Structural Composition of the Absorption Refrigerator
It is composed of an evaporator, an absorber, a low-temperature generator, a high-temperature generator, a condenser, a high-low temperature heat exchanger, a canned motor pump, a vacuum pump, a control panel, a burner, a condensate heat exchanger, a condensate drain, a steam regulating valve, and an automatic air extraction device.
Evaporator E
The evaporator is the place where the unit produces chilled (warm) water. It is a shell-and-tube heat exchanger with a spray structure inside, and the heat exchange tubes are high-efficiency heat exchange tubes. The refrigerant water is sprayed onto the outer surface of the heat exchange tubes by the refrigerant pump and continuously evaporates, absorbing the heat of the circulating water in the tubes and reducing its temperature. The main components include tube sheets, heat transfer tubes, support plates, spray headers, and nozzles.
Absorber A
The absorber, like the evaporator, is also a shell-and-tube heat exchanger with a spray structure inside, and the heat exchange tubes are bare copper tubes. The refrigerant vapor coming from the evaporator through the liquid baffle is absorbed by the sprayed concentrated solution, and the concentrated solution becomes a diluted solution, releasing heat at the same time. The heat is carried away by the cooling water flowing in the heat exchange tubes. The main components include tube sheets, heat transfer tubes, support plates, spray headers, nozzles, and air extraction headers.

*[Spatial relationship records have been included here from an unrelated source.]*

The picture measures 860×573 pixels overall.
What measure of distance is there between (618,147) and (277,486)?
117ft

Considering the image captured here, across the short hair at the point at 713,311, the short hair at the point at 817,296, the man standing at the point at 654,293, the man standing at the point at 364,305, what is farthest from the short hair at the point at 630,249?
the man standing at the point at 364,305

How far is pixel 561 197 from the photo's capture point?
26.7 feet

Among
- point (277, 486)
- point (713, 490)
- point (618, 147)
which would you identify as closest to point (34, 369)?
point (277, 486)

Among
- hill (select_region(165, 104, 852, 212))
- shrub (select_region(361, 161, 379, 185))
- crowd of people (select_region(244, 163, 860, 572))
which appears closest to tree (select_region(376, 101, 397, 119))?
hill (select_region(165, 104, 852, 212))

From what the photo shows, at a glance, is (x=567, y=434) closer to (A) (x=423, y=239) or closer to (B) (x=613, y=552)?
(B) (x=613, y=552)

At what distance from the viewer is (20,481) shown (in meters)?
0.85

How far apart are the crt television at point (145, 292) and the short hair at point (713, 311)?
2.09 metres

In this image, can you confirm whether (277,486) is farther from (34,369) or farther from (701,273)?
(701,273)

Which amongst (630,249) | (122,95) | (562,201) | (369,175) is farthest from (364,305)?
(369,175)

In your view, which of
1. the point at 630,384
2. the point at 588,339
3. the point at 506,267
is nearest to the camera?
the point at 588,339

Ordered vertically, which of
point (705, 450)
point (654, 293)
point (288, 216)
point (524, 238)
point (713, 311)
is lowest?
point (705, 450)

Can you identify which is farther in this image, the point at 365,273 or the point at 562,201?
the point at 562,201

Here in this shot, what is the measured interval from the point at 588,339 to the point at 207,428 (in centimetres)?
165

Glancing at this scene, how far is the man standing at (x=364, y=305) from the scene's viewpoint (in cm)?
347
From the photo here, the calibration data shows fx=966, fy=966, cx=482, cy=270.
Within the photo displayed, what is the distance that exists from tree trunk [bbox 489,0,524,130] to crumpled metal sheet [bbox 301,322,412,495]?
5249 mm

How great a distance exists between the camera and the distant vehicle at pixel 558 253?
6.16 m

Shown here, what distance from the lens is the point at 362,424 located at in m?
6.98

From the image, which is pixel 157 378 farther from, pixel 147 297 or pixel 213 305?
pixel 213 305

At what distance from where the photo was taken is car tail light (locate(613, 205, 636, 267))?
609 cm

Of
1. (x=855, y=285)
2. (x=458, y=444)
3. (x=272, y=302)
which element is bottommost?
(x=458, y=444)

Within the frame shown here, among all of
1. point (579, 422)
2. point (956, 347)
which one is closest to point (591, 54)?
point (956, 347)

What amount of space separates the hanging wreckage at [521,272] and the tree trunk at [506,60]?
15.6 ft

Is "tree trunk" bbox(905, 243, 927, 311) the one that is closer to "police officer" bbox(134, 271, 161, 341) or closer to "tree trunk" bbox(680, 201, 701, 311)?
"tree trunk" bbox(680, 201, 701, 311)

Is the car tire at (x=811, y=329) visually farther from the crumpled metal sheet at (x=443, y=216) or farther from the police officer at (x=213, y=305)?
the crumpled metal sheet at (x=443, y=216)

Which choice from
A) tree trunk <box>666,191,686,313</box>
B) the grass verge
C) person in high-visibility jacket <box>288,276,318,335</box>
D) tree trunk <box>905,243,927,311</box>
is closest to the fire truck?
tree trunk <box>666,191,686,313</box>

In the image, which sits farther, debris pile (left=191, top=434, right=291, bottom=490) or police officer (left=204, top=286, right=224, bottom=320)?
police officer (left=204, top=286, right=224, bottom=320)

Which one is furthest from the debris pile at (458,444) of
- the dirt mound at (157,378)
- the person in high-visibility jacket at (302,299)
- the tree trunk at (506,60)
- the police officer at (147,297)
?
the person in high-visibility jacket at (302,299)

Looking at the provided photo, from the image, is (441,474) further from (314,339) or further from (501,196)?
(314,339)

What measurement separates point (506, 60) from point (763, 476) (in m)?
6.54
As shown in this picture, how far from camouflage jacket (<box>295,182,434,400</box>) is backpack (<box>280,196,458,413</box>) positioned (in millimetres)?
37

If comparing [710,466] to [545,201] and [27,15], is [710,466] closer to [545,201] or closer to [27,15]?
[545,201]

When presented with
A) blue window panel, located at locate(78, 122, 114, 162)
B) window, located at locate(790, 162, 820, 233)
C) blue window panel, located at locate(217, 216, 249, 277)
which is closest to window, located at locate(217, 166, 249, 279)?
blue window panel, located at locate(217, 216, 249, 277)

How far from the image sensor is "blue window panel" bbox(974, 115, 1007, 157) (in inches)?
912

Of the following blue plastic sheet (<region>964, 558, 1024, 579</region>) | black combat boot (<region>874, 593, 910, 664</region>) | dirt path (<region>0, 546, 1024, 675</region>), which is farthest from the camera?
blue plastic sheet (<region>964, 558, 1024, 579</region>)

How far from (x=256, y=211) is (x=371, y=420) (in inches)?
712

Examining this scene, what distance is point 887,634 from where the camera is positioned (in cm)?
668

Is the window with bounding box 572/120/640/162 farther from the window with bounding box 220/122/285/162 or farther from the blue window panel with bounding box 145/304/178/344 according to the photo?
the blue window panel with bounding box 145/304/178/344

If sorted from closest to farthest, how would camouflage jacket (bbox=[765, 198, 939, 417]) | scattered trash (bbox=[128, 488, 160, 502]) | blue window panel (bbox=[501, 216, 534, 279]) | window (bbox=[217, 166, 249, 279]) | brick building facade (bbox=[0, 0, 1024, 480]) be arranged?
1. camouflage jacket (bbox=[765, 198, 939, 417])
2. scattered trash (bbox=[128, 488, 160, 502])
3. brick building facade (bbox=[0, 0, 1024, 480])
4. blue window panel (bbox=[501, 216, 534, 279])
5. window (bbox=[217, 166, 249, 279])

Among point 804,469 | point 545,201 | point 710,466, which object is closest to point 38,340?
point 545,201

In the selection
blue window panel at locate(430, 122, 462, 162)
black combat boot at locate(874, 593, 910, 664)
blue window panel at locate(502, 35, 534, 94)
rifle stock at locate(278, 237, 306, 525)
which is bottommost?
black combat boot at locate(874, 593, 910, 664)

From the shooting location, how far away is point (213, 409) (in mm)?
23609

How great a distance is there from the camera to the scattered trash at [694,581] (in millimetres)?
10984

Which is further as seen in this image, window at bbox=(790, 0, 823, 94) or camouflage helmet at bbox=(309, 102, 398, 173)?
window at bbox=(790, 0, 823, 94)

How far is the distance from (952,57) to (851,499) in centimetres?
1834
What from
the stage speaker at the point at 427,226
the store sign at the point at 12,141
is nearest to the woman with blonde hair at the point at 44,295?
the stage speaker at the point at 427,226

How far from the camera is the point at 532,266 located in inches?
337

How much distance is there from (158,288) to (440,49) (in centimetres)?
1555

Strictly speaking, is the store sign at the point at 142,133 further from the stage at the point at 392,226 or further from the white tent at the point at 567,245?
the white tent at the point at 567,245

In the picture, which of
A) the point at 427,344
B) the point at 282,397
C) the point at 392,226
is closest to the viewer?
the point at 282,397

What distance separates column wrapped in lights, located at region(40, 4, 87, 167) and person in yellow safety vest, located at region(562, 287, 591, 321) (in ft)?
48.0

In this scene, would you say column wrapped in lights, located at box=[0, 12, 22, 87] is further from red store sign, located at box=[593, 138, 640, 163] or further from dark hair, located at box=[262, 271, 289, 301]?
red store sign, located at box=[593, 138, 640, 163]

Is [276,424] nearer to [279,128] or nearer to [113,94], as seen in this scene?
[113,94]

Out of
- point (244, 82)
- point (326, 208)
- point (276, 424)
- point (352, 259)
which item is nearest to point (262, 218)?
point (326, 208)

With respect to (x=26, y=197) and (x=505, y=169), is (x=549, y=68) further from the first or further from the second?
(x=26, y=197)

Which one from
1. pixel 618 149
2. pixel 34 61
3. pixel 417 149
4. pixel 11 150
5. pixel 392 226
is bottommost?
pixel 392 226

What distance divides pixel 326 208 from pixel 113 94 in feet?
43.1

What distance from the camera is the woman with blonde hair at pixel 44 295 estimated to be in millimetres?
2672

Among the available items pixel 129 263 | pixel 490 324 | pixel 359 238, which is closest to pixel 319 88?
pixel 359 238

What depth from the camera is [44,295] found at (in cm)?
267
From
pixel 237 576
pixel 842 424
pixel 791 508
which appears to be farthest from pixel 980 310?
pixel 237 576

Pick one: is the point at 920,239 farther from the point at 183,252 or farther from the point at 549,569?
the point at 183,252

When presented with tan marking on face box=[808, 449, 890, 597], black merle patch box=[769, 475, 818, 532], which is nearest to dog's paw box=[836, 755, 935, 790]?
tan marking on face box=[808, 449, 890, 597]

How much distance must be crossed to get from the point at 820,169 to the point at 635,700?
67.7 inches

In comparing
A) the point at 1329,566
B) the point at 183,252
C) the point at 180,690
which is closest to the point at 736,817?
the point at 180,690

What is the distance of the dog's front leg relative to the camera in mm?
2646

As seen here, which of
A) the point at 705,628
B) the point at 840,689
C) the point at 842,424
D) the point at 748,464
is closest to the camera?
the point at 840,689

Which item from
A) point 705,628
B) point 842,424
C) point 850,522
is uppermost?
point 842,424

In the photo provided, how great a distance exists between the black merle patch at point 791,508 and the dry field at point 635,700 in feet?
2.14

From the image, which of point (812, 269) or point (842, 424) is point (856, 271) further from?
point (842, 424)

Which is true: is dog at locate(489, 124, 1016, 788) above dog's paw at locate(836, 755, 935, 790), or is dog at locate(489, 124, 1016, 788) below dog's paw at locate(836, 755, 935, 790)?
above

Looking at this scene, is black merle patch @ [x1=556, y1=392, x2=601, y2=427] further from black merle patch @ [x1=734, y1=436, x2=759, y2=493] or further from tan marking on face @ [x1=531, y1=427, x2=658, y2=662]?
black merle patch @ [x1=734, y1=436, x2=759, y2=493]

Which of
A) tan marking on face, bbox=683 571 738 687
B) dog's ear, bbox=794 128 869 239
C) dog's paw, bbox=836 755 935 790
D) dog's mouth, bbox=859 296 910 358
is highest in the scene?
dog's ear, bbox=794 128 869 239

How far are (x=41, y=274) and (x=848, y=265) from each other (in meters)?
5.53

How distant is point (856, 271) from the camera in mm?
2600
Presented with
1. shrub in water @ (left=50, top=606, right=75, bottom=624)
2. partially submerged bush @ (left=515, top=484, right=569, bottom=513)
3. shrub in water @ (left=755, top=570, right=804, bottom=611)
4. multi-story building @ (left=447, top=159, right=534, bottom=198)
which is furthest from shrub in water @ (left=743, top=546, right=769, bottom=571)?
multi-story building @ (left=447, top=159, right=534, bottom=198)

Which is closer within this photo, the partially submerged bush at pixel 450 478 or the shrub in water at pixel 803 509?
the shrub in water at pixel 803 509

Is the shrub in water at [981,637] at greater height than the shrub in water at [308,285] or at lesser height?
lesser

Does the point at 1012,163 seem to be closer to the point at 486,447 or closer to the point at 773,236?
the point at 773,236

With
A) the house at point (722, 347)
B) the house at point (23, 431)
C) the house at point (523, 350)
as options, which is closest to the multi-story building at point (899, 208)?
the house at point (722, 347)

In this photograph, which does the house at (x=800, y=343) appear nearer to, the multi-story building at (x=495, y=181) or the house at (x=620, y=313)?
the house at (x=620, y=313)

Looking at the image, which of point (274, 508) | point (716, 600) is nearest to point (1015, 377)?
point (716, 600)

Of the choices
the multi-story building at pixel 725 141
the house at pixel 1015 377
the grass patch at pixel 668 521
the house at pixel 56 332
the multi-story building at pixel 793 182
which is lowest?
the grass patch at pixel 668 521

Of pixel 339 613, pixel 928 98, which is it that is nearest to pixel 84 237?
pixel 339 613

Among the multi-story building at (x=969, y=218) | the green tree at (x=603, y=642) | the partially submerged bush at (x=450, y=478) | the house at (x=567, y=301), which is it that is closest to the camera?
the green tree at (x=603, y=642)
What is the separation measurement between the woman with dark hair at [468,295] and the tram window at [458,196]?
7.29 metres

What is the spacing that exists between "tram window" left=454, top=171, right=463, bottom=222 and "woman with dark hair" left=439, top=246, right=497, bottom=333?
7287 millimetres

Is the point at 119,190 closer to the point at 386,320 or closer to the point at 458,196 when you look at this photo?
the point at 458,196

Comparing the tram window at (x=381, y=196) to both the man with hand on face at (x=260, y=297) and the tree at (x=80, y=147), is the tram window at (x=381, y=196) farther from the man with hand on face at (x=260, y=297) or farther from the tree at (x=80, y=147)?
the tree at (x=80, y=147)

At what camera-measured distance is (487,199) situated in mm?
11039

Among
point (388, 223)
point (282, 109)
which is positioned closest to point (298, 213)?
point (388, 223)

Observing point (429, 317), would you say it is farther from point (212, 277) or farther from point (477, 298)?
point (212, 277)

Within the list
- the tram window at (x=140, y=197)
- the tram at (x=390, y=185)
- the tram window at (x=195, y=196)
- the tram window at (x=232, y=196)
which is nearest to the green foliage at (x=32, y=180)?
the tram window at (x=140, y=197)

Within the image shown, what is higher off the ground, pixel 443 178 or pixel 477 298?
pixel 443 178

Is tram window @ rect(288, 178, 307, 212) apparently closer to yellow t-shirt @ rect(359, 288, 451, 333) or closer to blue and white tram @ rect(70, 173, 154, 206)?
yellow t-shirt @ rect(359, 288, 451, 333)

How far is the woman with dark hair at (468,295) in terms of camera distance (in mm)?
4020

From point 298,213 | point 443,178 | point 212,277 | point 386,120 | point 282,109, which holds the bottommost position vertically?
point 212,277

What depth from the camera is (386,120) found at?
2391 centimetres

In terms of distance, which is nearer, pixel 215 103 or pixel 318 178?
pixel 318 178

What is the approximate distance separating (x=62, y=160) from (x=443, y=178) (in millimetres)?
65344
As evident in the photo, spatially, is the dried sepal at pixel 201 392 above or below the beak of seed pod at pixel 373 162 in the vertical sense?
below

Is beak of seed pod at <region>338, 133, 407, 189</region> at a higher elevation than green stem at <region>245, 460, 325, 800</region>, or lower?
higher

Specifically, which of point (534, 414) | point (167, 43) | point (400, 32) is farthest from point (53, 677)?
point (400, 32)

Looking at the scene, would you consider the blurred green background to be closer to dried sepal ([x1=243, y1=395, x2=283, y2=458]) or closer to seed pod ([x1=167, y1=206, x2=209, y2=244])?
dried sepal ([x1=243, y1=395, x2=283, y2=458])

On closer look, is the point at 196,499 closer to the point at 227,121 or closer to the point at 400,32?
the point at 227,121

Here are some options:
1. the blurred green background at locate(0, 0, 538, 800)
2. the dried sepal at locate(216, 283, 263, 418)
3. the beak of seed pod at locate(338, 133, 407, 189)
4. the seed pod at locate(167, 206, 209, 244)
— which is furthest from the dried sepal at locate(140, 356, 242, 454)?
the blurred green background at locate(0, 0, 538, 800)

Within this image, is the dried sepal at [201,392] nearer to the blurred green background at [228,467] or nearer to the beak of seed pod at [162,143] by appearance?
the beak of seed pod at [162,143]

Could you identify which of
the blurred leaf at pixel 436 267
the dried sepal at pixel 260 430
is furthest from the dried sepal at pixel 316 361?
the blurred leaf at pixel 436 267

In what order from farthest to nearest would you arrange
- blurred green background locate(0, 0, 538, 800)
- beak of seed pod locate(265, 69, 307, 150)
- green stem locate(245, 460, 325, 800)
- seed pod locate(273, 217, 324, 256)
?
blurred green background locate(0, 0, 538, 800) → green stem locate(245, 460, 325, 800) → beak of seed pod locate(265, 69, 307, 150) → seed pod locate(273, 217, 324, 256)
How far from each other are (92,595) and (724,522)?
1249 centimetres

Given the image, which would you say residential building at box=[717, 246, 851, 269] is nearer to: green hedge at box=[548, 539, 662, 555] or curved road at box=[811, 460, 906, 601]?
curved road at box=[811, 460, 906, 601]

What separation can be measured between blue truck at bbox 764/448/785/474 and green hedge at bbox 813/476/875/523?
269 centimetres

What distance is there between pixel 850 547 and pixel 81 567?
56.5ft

Low-temperature Generator G2
The low-temperature generator is also a shell-and-tube heat exchanger with a spray structure inside.
The diluted solution is sprayed onto the outer surface of the heat exchange tubes. The refrigerant vapor generated by the high-temperature generator flows inside the heat exchange tubes, heating the diluted solution, and at the same time flowing towards the condenser together with the generated refrigerant vapor. The main components include tube sheets, heat transfer tubes, support plates, spray headers, and nozzles.
Condenser C
The condenser is also a shell-and-tube heat exchanger. The refrigerant vapor coming from the generator condenses into refrigerant water on the surface of the heat exchange tubes, and the released heat is carried away by the cooling water flowing in the heat exchange tubes. The main components include tube sheets, heat transfer tubes, and support plates.
High-temperature Generator G1
The high-temperature generator is a very crucial component of the absorption refrigerator and is usually made into a single unit.
It is mainly composed of a cylinder, tube sheets, heat exchange tubes, etc.